Assolutamente no. È la stessa Unione Europea ad ammettere che il Tim (112 milioni di euro contro gli oltre 500 milioni pre-sanzioni, che coprono parzialmente i bisogni di 70.000 dipendenti pubblici, ndr) serve solo ad evitare che la gente muoia di fame e non a rimpiazzare il meccanismo di finanziamento pre-embargo. Fino a quando la Comunità internazionale potrà tollerare questa situazione? Non voglio entrare in questioni politiche, ma Hamas (la causa ufficiale dell’embargo, ndr) ha abbracciato il processo democratico e rispetta da due anni una tregua unilaterale.
Per il governo italiano non è il momento delle conferenze di pace, ma della «politica dei piccoli passi» del premier Prodi.
Guardiamo i tentativi passati. La politica del passo dopo passo finora non ha mai dato frutti: è stato così con Oslo, Taba, Oslo II, Hebron, Why River. Soltanto gli approcci onnicomprensivi, quelli che mettono i protagonisti attorno a un tavolo alla ricerca d’una soluzione condivisa, hanno prodotto frutti. È il caso della conferenza di Madrid del 1991, che ha portato alla pace con la Giordania e messo in moto iniziative di pace.
Come mai nelle trattative i profughi rappresentano sempre l’ultimo capitolo?
L’ultimo, ma non il meno importante.
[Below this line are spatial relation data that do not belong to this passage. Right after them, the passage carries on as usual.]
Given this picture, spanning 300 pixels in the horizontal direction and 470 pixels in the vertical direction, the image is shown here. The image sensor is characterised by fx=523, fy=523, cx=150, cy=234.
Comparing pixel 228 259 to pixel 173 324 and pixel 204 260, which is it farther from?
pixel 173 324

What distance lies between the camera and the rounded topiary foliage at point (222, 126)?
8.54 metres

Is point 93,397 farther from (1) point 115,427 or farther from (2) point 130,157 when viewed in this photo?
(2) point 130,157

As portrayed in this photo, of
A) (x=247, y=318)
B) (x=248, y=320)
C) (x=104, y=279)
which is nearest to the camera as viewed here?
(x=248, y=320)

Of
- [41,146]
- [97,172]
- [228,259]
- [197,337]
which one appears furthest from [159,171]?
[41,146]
Voglio ricordare che la bussola per la risoluzione del problema dei profughi è la risoluzione 194 delle Nazioni Unite, quella che dà loro il diritto al ritorno nelle terre da cui sono stati cacciati e a compensazioni. In questo momento sono la parte più debole proprio perché nessuno sta cercando un approccio complessivo al conflitto arabo-israeliano. Solo se si metteranno assieme i pezzi del puzzle allora al suo interno s’incastrerà anche la questione dei rifugiati.